(Recorded data)
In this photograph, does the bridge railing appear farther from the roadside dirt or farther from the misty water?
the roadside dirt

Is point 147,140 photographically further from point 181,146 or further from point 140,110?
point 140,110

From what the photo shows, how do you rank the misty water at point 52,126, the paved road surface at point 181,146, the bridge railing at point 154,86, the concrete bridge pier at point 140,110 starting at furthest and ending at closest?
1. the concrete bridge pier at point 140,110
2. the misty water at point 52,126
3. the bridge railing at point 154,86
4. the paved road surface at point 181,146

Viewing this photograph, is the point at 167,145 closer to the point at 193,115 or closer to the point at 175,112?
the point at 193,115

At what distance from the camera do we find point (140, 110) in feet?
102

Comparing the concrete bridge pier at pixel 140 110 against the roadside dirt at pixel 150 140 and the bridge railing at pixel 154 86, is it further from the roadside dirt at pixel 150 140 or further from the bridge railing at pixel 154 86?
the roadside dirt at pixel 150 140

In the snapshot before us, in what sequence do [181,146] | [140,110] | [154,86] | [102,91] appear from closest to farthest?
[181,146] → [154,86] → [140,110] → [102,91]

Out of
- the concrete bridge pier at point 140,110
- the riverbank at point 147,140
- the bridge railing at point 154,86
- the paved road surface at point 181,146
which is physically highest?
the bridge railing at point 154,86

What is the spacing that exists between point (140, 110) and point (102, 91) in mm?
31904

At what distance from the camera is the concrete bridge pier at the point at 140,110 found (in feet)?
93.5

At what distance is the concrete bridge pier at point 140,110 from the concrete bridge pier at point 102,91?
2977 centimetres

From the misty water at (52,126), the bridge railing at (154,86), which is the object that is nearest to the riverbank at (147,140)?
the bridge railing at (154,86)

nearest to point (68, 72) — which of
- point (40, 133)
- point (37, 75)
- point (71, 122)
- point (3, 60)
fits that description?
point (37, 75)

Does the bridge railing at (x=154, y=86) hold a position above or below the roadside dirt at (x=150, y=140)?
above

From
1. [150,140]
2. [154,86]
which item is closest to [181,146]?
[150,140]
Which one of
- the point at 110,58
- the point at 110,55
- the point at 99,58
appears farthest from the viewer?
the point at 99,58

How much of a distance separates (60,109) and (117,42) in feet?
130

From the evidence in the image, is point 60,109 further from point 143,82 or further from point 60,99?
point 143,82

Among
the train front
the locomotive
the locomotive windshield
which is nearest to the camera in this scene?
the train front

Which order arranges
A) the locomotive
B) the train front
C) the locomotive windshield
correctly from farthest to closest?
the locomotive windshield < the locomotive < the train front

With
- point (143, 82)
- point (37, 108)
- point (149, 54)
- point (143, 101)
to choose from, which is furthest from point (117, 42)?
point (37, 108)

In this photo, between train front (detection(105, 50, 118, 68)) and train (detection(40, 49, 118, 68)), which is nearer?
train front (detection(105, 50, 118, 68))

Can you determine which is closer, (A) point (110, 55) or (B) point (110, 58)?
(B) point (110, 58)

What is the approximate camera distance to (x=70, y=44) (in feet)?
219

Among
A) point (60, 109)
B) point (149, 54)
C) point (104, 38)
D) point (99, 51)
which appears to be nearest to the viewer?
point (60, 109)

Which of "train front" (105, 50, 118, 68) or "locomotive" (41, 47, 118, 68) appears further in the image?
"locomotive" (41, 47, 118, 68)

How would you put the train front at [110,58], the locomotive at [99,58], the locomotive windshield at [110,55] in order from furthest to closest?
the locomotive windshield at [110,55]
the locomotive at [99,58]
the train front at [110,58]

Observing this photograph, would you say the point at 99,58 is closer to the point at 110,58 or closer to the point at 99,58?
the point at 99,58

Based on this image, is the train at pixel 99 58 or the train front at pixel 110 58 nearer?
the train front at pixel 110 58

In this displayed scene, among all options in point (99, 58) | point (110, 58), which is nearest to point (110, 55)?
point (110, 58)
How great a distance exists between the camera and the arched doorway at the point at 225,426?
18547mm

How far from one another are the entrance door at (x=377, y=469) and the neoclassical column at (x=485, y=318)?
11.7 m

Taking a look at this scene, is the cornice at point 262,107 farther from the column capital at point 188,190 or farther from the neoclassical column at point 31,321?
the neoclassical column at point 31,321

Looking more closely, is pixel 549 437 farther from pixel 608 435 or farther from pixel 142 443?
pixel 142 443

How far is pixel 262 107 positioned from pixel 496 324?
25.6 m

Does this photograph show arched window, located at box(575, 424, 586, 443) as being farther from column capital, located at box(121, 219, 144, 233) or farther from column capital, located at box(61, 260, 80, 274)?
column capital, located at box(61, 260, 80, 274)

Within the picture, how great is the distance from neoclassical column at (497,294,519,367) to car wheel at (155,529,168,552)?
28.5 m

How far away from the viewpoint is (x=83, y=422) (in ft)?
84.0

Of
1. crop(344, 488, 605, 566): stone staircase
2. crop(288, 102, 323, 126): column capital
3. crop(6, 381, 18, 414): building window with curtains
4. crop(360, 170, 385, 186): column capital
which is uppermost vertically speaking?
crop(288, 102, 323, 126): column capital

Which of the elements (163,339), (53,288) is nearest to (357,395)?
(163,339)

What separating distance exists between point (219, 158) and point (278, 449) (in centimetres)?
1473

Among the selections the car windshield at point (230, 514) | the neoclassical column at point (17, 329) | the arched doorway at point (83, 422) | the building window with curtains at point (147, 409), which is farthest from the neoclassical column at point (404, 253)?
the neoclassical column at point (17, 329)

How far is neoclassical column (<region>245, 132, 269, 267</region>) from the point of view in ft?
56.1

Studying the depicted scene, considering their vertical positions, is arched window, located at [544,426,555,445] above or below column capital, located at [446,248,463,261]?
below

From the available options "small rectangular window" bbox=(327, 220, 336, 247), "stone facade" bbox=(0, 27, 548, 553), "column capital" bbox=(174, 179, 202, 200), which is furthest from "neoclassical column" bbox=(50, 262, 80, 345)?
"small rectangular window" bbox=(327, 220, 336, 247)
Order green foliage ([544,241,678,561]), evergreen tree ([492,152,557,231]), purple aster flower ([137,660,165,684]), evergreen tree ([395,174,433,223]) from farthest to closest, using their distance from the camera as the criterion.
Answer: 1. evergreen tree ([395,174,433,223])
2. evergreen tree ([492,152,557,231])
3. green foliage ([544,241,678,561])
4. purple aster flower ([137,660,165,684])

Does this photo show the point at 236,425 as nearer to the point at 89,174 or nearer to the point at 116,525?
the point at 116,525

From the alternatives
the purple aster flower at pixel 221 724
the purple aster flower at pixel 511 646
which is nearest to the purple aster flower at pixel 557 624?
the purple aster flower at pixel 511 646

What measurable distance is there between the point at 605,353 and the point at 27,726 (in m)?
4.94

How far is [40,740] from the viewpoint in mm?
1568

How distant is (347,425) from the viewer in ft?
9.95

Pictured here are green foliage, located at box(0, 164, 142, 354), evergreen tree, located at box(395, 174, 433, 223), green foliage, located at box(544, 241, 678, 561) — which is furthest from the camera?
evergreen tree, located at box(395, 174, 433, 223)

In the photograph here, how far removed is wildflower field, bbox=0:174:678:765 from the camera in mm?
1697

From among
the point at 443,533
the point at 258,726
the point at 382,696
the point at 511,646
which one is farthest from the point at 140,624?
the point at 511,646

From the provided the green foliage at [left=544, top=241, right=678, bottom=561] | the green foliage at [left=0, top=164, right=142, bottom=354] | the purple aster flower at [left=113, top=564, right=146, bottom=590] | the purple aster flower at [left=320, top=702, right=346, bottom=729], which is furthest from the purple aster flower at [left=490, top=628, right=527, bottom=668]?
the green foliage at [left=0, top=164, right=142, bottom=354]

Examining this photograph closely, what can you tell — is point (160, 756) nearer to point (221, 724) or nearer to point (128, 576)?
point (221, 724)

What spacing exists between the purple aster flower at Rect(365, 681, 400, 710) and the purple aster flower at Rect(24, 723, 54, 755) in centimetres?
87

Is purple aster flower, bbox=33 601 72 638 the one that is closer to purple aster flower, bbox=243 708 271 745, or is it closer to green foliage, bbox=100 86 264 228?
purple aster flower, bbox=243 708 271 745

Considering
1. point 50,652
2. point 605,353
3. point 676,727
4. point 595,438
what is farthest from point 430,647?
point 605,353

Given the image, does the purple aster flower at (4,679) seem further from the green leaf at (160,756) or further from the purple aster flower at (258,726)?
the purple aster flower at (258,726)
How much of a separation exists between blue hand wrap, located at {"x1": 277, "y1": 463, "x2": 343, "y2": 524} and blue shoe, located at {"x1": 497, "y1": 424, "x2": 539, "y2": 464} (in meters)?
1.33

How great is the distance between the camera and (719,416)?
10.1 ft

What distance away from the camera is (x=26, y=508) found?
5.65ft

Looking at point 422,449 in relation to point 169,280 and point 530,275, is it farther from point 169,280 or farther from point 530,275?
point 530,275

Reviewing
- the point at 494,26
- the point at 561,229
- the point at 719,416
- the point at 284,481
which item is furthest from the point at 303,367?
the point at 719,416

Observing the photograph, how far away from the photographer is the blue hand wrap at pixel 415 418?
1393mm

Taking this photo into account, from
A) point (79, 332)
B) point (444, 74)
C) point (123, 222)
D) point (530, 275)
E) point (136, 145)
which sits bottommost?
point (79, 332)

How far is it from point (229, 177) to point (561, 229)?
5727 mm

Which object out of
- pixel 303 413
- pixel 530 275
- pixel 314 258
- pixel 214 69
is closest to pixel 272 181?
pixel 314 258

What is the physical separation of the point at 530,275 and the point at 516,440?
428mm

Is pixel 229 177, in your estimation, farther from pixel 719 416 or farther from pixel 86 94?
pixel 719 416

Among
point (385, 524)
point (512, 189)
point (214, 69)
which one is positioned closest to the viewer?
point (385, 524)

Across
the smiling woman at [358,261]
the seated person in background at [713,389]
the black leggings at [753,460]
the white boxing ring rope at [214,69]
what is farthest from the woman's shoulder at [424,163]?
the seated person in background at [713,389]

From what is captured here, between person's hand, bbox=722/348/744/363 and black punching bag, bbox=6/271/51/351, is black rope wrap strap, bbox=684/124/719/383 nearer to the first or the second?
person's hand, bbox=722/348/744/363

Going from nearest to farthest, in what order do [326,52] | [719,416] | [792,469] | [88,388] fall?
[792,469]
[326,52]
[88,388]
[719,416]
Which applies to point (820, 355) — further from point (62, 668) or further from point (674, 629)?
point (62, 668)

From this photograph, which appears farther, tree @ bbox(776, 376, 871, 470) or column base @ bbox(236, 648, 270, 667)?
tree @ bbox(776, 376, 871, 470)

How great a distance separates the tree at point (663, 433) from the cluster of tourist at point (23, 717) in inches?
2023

▶ **What is expected**
Tally the lines in the rows above that contain the word "spacing". Give only the number.

▶ **Exercise result**
2